Opdrachten:
1 - Beantwoord op basis van het geselecteerde fragment de volgende vragen:
(a) Op welke datum is de bouwvergunning verleend?
(b) Welk maximaal toegestaan gezamenlijk oppervlak aan bijgebouwen noemt de appellant?
(c) Op welke datum heeft de Afdeling bestuursrechtspraak de zaak ter zitting behandeld?
2 - Vat het geselecteerde fragment samen in twee zinnen.
3 - Geef voor elke bewering aan of deze overeenkomt met het geselecteerde fragment. Antwoord met ja of nee en citeer de doorslaggevende woorden.
(a) De uitspraak is gepubliceerd op dezelfde dag als waarop zij is gedaan.
(b) Het perceel waarop de berging/hobbyruimte wordt opgericht, ligt in Utrecht.
(c) Volgens de voorzieningenrechter hoeft de uitbreiding van de woning niet te worden meegeteld bij het gezamenlijk brutovloeroppervlak.

Geselecteerd fragment:
---
ECLI:NL:RVS:2012:BW0747

Raad van State

Datum uitspraak
4 april 2012
Publicatiedatum
5 april 2013
Zaaknummer
201110949/1/A1
Instantie
Raad van State
Type
Uitspraak
Rechtsgebied
Bestuursrecht; Omgevingsrecht
Procedures
  • Hoger beroep
Rechters
Vindplaatsen
  • Rechtspraak.nl
AI samenvatting door LexboostAutomatisch gegenereerd

Bouwvergunning voor berging in strijd met bestemmingsplan Centrum Vianen

In deze zaak gaat het om een hoger beroep tegen de uitspraak van de voorzieningenrechter van de rechtbank Utrecht, die op 30 september 2011 het beroep van [appellant] tegen de verlening van een bouwvergunning door het college van burgemeester en wethouders van Vianen ongegrond heeft verklaard. De bouwvergunning, verleend op 22 maart 2011, betreft de oprichting van een berging/hobbyruimte op het perceel [locatie] te Vianen, onder ontheffing van het bestemmingsplan 'Centrum Vianen 1989'. De Afdeling bestuursrechtspraak van de Raad van State heeft de zaak op 8 maart 2012 ter zitting behandeld.

De appellant betoogt dat de voorzieningenrechter heeft miskend dat het bouwplan in strijd is met de beleidsnotitie, omdat het maximaal toegestane gezamenlijk oppervlak van 60 m2 aan bijgebouwen door het bouwplan wordt overschreden. De voorzieningenrechter heeft echter geoordeeld dat het college terecht is uitgegaan van de feitelijke situatie op het perceel en dat de uitbreiding van de woning niet meegeteld hoeft te worden bij het gezamenlijk brutovloeroppervlak. De Afdeling bevestigt deze overwegingen en stelt vast dat het college de bouwvergunning heeft verleend onder de voorwaarde dat alle bijgebouwen op het erf worden gesloopt, waardoor enkel de vergunde berging overblijft.
---
Segmentatiegegevens
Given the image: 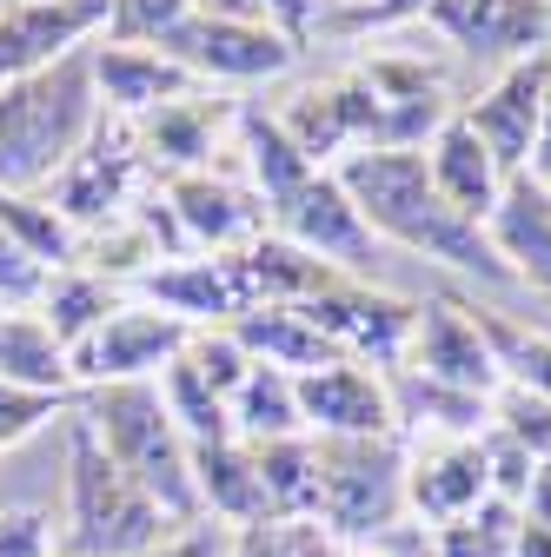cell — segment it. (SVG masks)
<instances>
[{
  "mask_svg": "<svg viewBox=\"0 0 551 557\" xmlns=\"http://www.w3.org/2000/svg\"><path fill=\"white\" fill-rule=\"evenodd\" d=\"M332 173H339V186L353 193L359 220L372 226L379 246H399L412 259H432V265L465 272V278L512 286V272L499 265L486 226L465 220V213H452V206L432 193V173H426L419 153H346Z\"/></svg>",
  "mask_w": 551,
  "mask_h": 557,
  "instance_id": "6da1fadb",
  "label": "cell"
},
{
  "mask_svg": "<svg viewBox=\"0 0 551 557\" xmlns=\"http://www.w3.org/2000/svg\"><path fill=\"white\" fill-rule=\"evenodd\" d=\"M100 94H94V47L47 66L0 94V186L8 193H47L74 153L100 133Z\"/></svg>",
  "mask_w": 551,
  "mask_h": 557,
  "instance_id": "7a4b0ae2",
  "label": "cell"
},
{
  "mask_svg": "<svg viewBox=\"0 0 551 557\" xmlns=\"http://www.w3.org/2000/svg\"><path fill=\"white\" fill-rule=\"evenodd\" d=\"M74 418L100 438V451L120 465V478L140 498H154L180 531L199 524V498H193V445L180 438V425L167 418L160 385H100L74 398Z\"/></svg>",
  "mask_w": 551,
  "mask_h": 557,
  "instance_id": "3957f363",
  "label": "cell"
},
{
  "mask_svg": "<svg viewBox=\"0 0 551 557\" xmlns=\"http://www.w3.org/2000/svg\"><path fill=\"white\" fill-rule=\"evenodd\" d=\"M180 524L140 498L100 451V438L66 411V505H60V557H154Z\"/></svg>",
  "mask_w": 551,
  "mask_h": 557,
  "instance_id": "277c9868",
  "label": "cell"
},
{
  "mask_svg": "<svg viewBox=\"0 0 551 557\" xmlns=\"http://www.w3.org/2000/svg\"><path fill=\"white\" fill-rule=\"evenodd\" d=\"M319 445V524L339 544H366L405 511V445L399 438H313Z\"/></svg>",
  "mask_w": 551,
  "mask_h": 557,
  "instance_id": "5b68a950",
  "label": "cell"
},
{
  "mask_svg": "<svg viewBox=\"0 0 551 557\" xmlns=\"http://www.w3.org/2000/svg\"><path fill=\"white\" fill-rule=\"evenodd\" d=\"M266 233L286 239V246H299L306 259H319V265H332V272H346V278H372V272H379V252H385V246L372 239V226L359 220L353 193L339 186L332 166L306 173L286 199H272V206H266Z\"/></svg>",
  "mask_w": 551,
  "mask_h": 557,
  "instance_id": "8992f818",
  "label": "cell"
},
{
  "mask_svg": "<svg viewBox=\"0 0 551 557\" xmlns=\"http://www.w3.org/2000/svg\"><path fill=\"white\" fill-rule=\"evenodd\" d=\"M299 312L313 319V332L332 345L339 359L372 366V372H399L405 366L412 319H419V306L385 293V286H372V278H332V286L313 293Z\"/></svg>",
  "mask_w": 551,
  "mask_h": 557,
  "instance_id": "52a82bcc",
  "label": "cell"
},
{
  "mask_svg": "<svg viewBox=\"0 0 551 557\" xmlns=\"http://www.w3.org/2000/svg\"><path fill=\"white\" fill-rule=\"evenodd\" d=\"M186 325L167 319L147 299H120V312H107V325H94L74 345V392H100V385H160V372L186 352Z\"/></svg>",
  "mask_w": 551,
  "mask_h": 557,
  "instance_id": "ba28073f",
  "label": "cell"
},
{
  "mask_svg": "<svg viewBox=\"0 0 551 557\" xmlns=\"http://www.w3.org/2000/svg\"><path fill=\"white\" fill-rule=\"evenodd\" d=\"M199 87H259V81H280L299 66V47L272 27V21H206L186 14L167 40H160Z\"/></svg>",
  "mask_w": 551,
  "mask_h": 557,
  "instance_id": "9c48e42d",
  "label": "cell"
},
{
  "mask_svg": "<svg viewBox=\"0 0 551 557\" xmlns=\"http://www.w3.org/2000/svg\"><path fill=\"white\" fill-rule=\"evenodd\" d=\"M133 153L160 180L180 173H220V153H240V100H220L213 87H193L186 100H167L160 113L133 120Z\"/></svg>",
  "mask_w": 551,
  "mask_h": 557,
  "instance_id": "30bf717a",
  "label": "cell"
},
{
  "mask_svg": "<svg viewBox=\"0 0 551 557\" xmlns=\"http://www.w3.org/2000/svg\"><path fill=\"white\" fill-rule=\"evenodd\" d=\"M107 40V0H14L0 8V94Z\"/></svg>",
  "mask_w": 551,
  "mask_h": 557,
  "instance_id": "8fae6325",
  "label": "cell"
},
{
  "mask_svg": "<svg viewBox=\"0 0 551 557\" xmlns=\"http://www.w3.org/2000/svg\"><path fill=\"white\" fill-rule=\"evenodd\" d=\"M147 186H154V173L140 166V153H133V133L120 120H100V133L74 153V166L47 186V199L60 206V220L74 233H94V226L120 220Z\"/></svg>",
  "mask_w": 551,
  "mask_h": 557,
  "instance_id": "7c38bea8",
  "label": "cell"
},
{
  "mask_svg": "<svg viewBox=\"0 0 551 557\" xmlns=\"http://www.w3.org/2000/svg\"><path fill=\"white\" fill-rule=\"evenodd\" d=\"M405 372H419L445 392H472V398H492L505 385L499 352L486 338V319L458 299H426L419 319H412V345H405Z\"/></svg>",
  "mask_w": 551,
  "mask_h": 557,
  "instance_id": "4fadbf2b",
  "label": "cell"
},
{
  "mask_svg": "<svg viewBox=\"0 0 551 557\" xmlns=\"http://www.w3.org/2000/svg\"><path fill=\"white\" fill-rule=\"evenodd\" d=\"M167 193V213L186 239V252H246L253 239H266V206L259 193L240 180V173H180V180H160Z\"/></svg>",
  "mask_w": 551,
  "mask_h": 557,
  "instance_id": "5bb4252c",
  "label": "cell"
},
{
  "mask_svg": "<svg viewBox=\"0 0 551 557\" xmlns=\"http://www.w3.org/2000/svg\"><path fill=\"white\" fill-rule=\"evenodd\" d=\"M426 27L465 60H531L551 53V0H432Z\"/></svg>",
  "mask_w": 551,
  "mask_h": 557,
  "instance_id": "9a60e30c",
  "label": "cell"
},
{
  "mask_svg": "<svg viewBox=\"0 0 551 557\" xmlns=\"http://www.w3.org/2000/svg\"><path fill=\"white\" fill-rule=\"evenodd\" d=\"M492 498L486 478V438H419L405 445V511L426 518L432 531L472 518Z\"/></svg>",
  "mask_w": 551,
  "mask_h": 557,
  "instance_id": "2e32d148",
  "label": "cell"
},
{
  "mask_svg": "<svg viewBox=\"0 0 551 557\" xmlns=\"http://www.w3.org/2000/svg\"><path fill=\"white\" fill-rule=\"evenodd\" d=\"M299 418H306V438H399L385 372L353 359H332L299 379Z\"/></svg>",
  "mask_w": 551,
  "mask_h": 557,
  "instance_id": "e0dca14e",
  "label": "cell"
},
{
  "mask_svg": "<svg viewBox=\"0 0 551 557\" xmlns=\"http://www.w3.org/2000/svg\"><path fill=\"white\" fill-rule=\"evenodd\" d=\"M544 81H551V53L512 60L478 87L472 100H458V113L472 120V133L492 147V160L505 173H525L531 160V139H538V107H544Z\"/></svg>",
  "mask_w": 551,
  "mask_h": 557,
  "instance_id": "ac0fdd59",
  "label": "cell"
},
{
  "mask_svg": "<svg viewBox=\"0 0 551 557\" xmlns=\"http://www.w3.org/2000/svg\"><path fill=\"white\" fill-rule=\"evenodd\" d=\"M199 81L167 53V47H147V40H94V94H100V113L133 126L160 113L167 100H186Z\"/></svg>",
  "mask_w": 551,
  "mask_h": 557,
  "instance_id": "d6986e66",
  "label": "cell"
},
{
  "mask_svg": "<svg viewBox=\"0 0 551 557\" xmlns=\"http://www.w3.org/2000/svg\"><path fill=\"white\" fill-rule=\"evenodd\" d=\"M419 160H426V173H432V193L452 206V213H465V220H478L486 226L492 220V206H499V193H505V166L492 160V147L472 133V120L452 107V120L419 147Z\"/></svg>",
  "mask_w": 551,
  "mask_h": 557,
  "instance_id": "ffe728a7",
  "label": "cell"
},
{
  "mask_svg": "<svg viewBox=\"0 0 551 557\" xmlns=\"http://www.w3.org/2000/svg\"><path fill=\"white\" fill-rule=\"evenodd\" d=\"M133 299L160 306L167 319H180L186 332H206V325H233L246 312L240 299V278H233V259H213V252H186V259H167L160 272H147Z\"/></svg>",
  "mask_w": 551,
  "mask_h": 557,
  "instance_id": "44dd1931",
  "label": "cell"
},
{
  "mask_svg": "<svg viewBox=\"0 0 551 557\" xmlns=\"http://www.w3.org/2000/svg\"><path fill=\"white\" fill-rule=\"evenodd\" d=\"M486 239L499 252V265L512 272V286H531L551 299V186L531 180V173H512L492 220H486Z\"/></svg>",
  "mask_w": 551,
  "mask_h": 557,
  "instance_id": "7402d4cb",
  "label": "cell"
},
{
  "mask_svg": "<svg viewBox=\"0 0 551 557\" xmlns=\"http://www.w3.org/2000/svg\"><path fill=\"white\" fill-rule=\"evenodd\" d=\"M0 385H27V392L74 398V352L53 338V325L34 306L0 312Z\"/></svg>",
  "mask_w": 551,
  "mask_h": 557,
  "instance_id": "603a6c76",
  "label": "cell"
},
{
  "mask_svg": "<svg viewBox=\"0 0 551 557\" xmlns=\"http://www.w3.org/2000/svg\"><path fill=\"white\" fill-rule=\"evenodd\" d=\"M193 498L199 518L213 524H259L266 498H259V471H253V445L226 438V445H193Z\"/></svg>",
  "mask_w": 551,
  "mask_h": 557,
  "instance_id": "cb8c5ba5",
  "label": "cell"
},
{
  "mask_svg": "<svg viewBox=\"0 0 551 557\" xmlns=\"http://www.w3.org/2000/svg\"><path fill=\"white\" fill-rule=\"evenodd\" d=\"M233 332H240V345L253 352V366H280L293 379H306V372H319V366L339 359L332 345L313 332V319L299 306H253V312L233 319Z\"/></svg>",
  "mask_w": 551,
  "mask_h": 557,
  "instance_id": "d4e9b609",
  "label": "cell"
},
{
  "mask_svg": "<svg viewBox=\"0 0 551 557\" xmlns=\"http://www.w3.org/2000/svg\"><path fill=\"white\" fill-rule=\"evenodd\" d=\"M120 299H126V286H113V278H100L87 265H60V272H47L34 312L53 325V338L66 345V352H74L94 325H107V312H120Z\"/></svg>",
  "mask_w": 551,
  "mask_h": 557,
  "instance_id": "484cf974",
  "label": "cell"
},
{
  "mask_svg": "<svg viewBox=\"0 0 551 557\" xmlns=\"http://www.w3.org/2000/svg\"><path fill=\"white\" fill-rule=\"evenodd\" d=\"M233 438H240V445L306 438V418H299V379L280 372V366H253L246 385L233 392Z\"/></svg>",
  "mask_w": 551,
  "mask_h": 557,
  "instance_id": "4316f807",
  "label": "cell"
},
{
  "mask_svg": "<svg viewBox=\"0 0 551 557\" xmlns=\"http://www.w3.org/2000/svg\"><path fill=\"white\" fill-rule=\"evenodd\" d=\"M253 471H259L266 518H319V445L313 438L253 445Z\"/></svg>",
  "mask_w": 551,
  "mask_h": 557,
  "instance_id": "83f0119b",
  "label": "cell"
},
{
  "mask_svg": "<svg viewBox=\"0 0 551 557\" xmlns=\"http://www.w3.org/2000/svg\"><path fill=\"white\" fill-rule=\"evenodd\" d=\"M0 233H8L14 246H27L47 272L74 265V252H81V233L60 220V206L47 193H8L0 186Z\"/></svg>",
  "mask_w": 551,
  "mask_h": 557,
  "instance_id": "f1b7e54d",
  "label": "cell"
},
{
  "mask_svg": "<svg viewBox=\"0 0 551 557\" xmlns=\"http://www.w3.org/2000/svg\"><path fill=\"white\" fill-rule=\"evenodd\" d=\"M160 398H167V418L180 425L186 445H226L233 438V405L213 385H199V372L186 359H173L160 372Z\"/></svg>",
  "mask_w": 551,
  "mask_h": 557,
  "instance_id": "f546056e",
  "label": "cell"
},
{
  "mask_svg": "<svg viewBox=\"0 0 551 557\" xmlns=\"http://www.w3.org/2000/svg\"><path fill=\"white\" fill-rule=\"evenodd\" d=\"M518 524H525V511H518V505L486 498L472 518H458V524L432 531V557H512V550H518Z\"/></svg>",
  "mask_w": 551,
  "mask_h": 557,
  "instance_id": "4dcf8cb0",
  "label": "cell"
},
{
  "mask_svg": "<svg viewBox=\"0 0 551 557\" xmlns=\"http://www.w3.org/2000/svg\"><path fill=\"white\" fill-rule=\"evenodd\" d=\"M226 557H346V544H339L319 518H259V524L233 531Z\"/></svg>",
  "mask_w": 551,
  "mask_h": 557,
  "instance_id": "1f68e13d",
  "label": "cell"
},
{
  "mask_svg": "<svg viewBox=\"0 0 551 557\" xmlns=\"http://www.w3.org/2000/svg\"><path fill=\"white\" fill-rule=\"evenodd\" d=\"M180 359L199 372V385H213L226 405H233V392H240V385H246V372H253V352L240 345V332H233V325H206V332H193Z\"/></svg>",
  "mask_w": 551,
  "mask_h": 557,
  "instance_id": "d6a6232c",
  "label": "cell"
},
{
  "mask_svg": "<svg viewBox=\"0 0 551 557\" xmlns=\"http://www.w3.org/2000/svg\"><path fill=\"white\" fill-rule=\"evenodd\" d=\"M492 432L518 438L531 458H551V398H538L525 385H499L492 392Z\"/></svg>",
  "mask_w": 551,
  "mask_h": 557,
  "instance_id": "836d02e7",
  "label": "cell"
},
{
  "mask_svg": "<svg viewBox=\"0 0 551 557\" xmlns=\"http://www.w3.org/2000/svg\"><path fill=\"white\" fill-rule=\"evenodd\" d=\"M81 398V392H74ZM74 398H53V392H27V385H0V451H21L27 438H40L53 418L74 411Z\"/></svg>",
  "mask_w": 551,
  "mask_h": 557,
  "instance_id": "e575fe53",
  "label": "cell"
},
{
  "mask_svg": "<svg viewBox=\"0 0 551 557\" xmlns=\"http://www.w3.org/2000/svg\"><path fill=\"white\" fill-rule=\"evenodd\" d=\"M193 8L186 0H107V40H147L160 47Z\"/></svg>",
  "mask_w": 551,
  "mask_h": 557,
  "instance_id": "d590c367",
  "label": "cell"
},
{
  "mask_svg": "<svg viewBox=\"0 0 551 557\" xmlns=\"http://www.w3.org/2000/svg\"><path fill=\"white\" fill-rule=\"evenodd\" d=\"M0 557H60V518L47 505H0Z\"/></svg>",
  "mask_w": 551,
  "mask_h": 557,
  "instance_id": "8d00e7d4",
  "label": "cell"
},
{
  "mask_svg": "<svg viewBox=\"0 0 551 557\" xmlns=\"http://www.w3.org/2000/svg\"><path fill=\"white\" fill-rule=\"evenodd\" d=\"M531 471H538V458H531L518 438H505V432H486V478H492V498H505V505H525V492H531Z\"/></svg>",
  "mask_w": 551,
  "mask_h": 557,
  "instance_id": "74e56055",
  "label": "cell"
},
{
  "mask_svg": "<svg viewBox=\"0 0 551 557\" xmlns=\"http://www.w3.org/2000/svg\"><path fill=\"white\" fill-rule=\"evenodd\" d=\"M40 286H47V265H40L27 246H14L8 233H0V312L34 306V299H40Z\"/></svg>",
  "mask_w": 551,
  "mask_h": 557,
  "instance_id": "f35d334b",
  "label": "cell"
},
{
  "mask_svg": "<svg viewBox=\"0 0 551 557\" xmlns=\"http://www.w3.org/2000/svg\"><path fill=\"white\" fill-rule=\"evenodd\" d=\"M259 14L280 27L293 47H313L319 40V0H259Z\"/></svg>",
  "mask_w": 551,
  "mask_h": 557,
  "instance_id": "ab89813d",
  "label": "cell"
},
{
  "mask_svg": "<svg viewBox=\"0 0 551 557\" xmlns=\"http://www.w3.org/2000/svg\"><path fill=\"white\" fill-rule=\"evenodd\" d=\"M525 524H544L551 531V458H538V471H531V492H525Z\"/></svg>",
  "mask_w": 551,
  "mask_h": 557,
  "instance_id": "60d3db41",
  "label": "cell"
},
{
  "mask_svg": "<svg viewBox=\"0 0 551 557\" xmlns=\"http://www.w3.org/2000/svg\"><path fill=\"white\" fill-rule=\"evenodd\" d=\"M525 173L551 186V81H544V107H538V139H531V160H525Z\"/></svg>",
  "mask_w": 551,
  "mask_h": 557,
  "instance_id": "b9f144b4",
  "label": "cell"
},
{
  "mask_svg": "<svg viewBox=\"0 0 551 557\" xmlns=\"http://www.w3.org/2000/svg\"><path fill=\"white\" fill-rule=\"evenodd\" d=\"M193 14H206V21H266L259 14V0H186Z\"/></svg>",
  "mask_w": 551,
  "mask_h": 557,
  "instance_id": "7bdbcfd3",
  "label": "cell"
},
{
  "mask_svg": "<svg viewBox=\"0 0 551 557\" xmlns=\"http://www.w3.org/2000/svg\"><path fill=\"white\" fill-rule=\"evenodd\" d=\"M512 557H551V531L544 524H518V550Z\"/></svg>",
  "mask_w": 551,
  "mask_h": 557,
  "instance_id": "ee69618b",
  "label": "cell"
},
{
  "mask_svg": "<svg viewBox=\"0 0 551 557\" xmlns=\"http://www.w3.org/2000/svg\"><path fill=\"white\" fill-rule=\"evenodd\" d=\"M0 8H14V0H0Z\"/></svg>",
  "mask_w": 551,
  "mask_h": 557,
  "instance_id": "f6af8a7d",
  "label": "cell"
}]
</instances>
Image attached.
---
Antwoorden:
1 -
(a) Op 22 maart 2011.
(b) 60 m2.
(c) Op 8 maart 2012.

2 - De appellant komt in hoger beroep op tegen de uitspraak van de voorzieningenrechter van de rechtbank Utrecht, die het beroep tegen de door het college van burgemeester en wethouders van Vianen verleende bouwvergunning voor een berging/hobbyruimte ongegrond heeft verklaard. Volgens de appellant wordt het maximaal toegestane gezamenlijke oppervlak van 60 m2 aan bijgebouwen overschreden, maar de Afdeling bevestigt de overwegingen van de voorzieningenrechter en stelt vast dat de vergunning is verleend onder de voorwaarde dat alle bijgebouwen op het erf worden gesloopt.

3 -
(a) Nee: "Datum uitspraak 4 april 2012" en "Publicatiedatum 5 april 2013".
(b) Nee: "op het perceel [locatie] te Vianen".
(c) Ja: "dat de uitbreiding van de woning niet meegeteld hoeft te worden bij het gezamenlijk brutovloeroppervlak".